:: Raw data
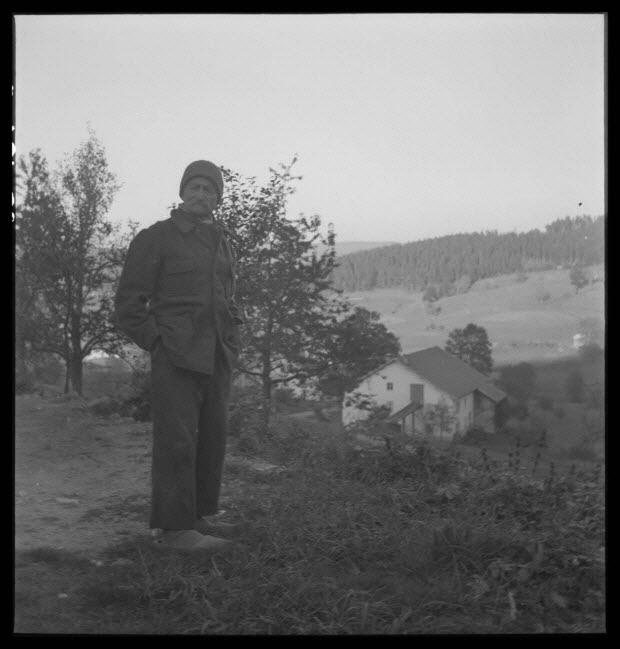 photographie - Chez Monsieur Henri Tisserand. Monsieur Émile Valence devant la maison de la famille Henri Tisserand
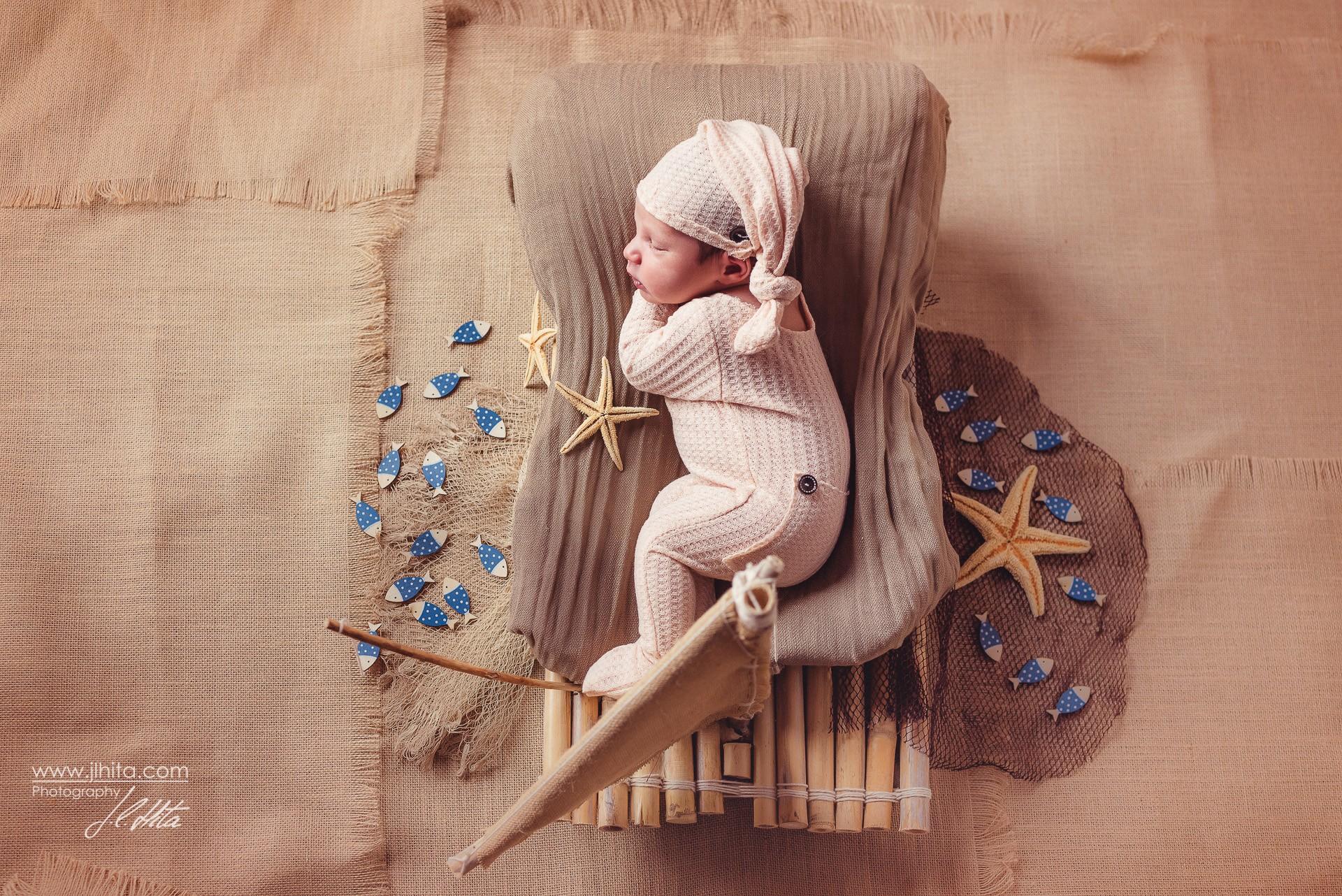 Sesión fotográfica de recién nacido de Nael en Alovera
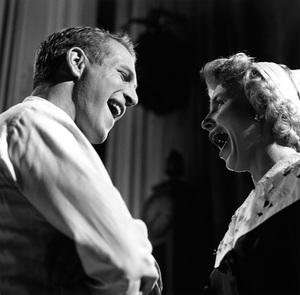 """Paul Newman and Joanne Woodward on the set of """"Rally 'Round the Flag, Boys!"""" 1958 © 1978 Sid Avery - Image 0070_0036"""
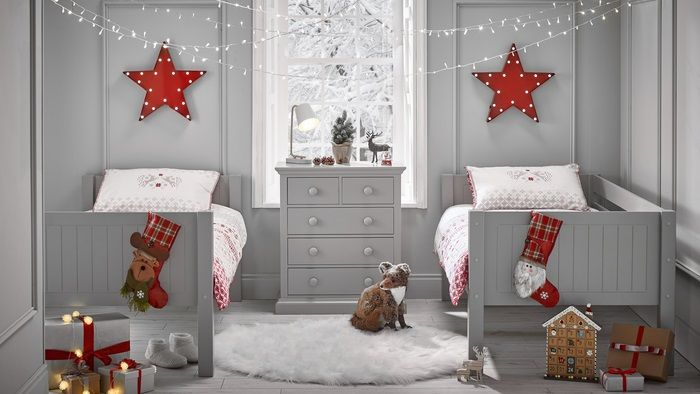 Cosy Bedroom For Christmas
::::
▶ **Description of the task**
Omit the pictures, then copy out all the data exactly as it stands.

▶ **Answer to the problem**
 photographie - Chez Monsieur Henri Tisserand. Monsieur Émile Valence devant la maison de la famille Henri Tisserand
 Sesión fotográfica de recién nacido de Nael en Alovera
 """Paul Newman and Joanne Woodward on the set of """"Rally 'Round the Flag, Boys!"""" 1958 © 1978 Sid Avery - Image 0070_0036"""
 Cosy Bedroom For Christmas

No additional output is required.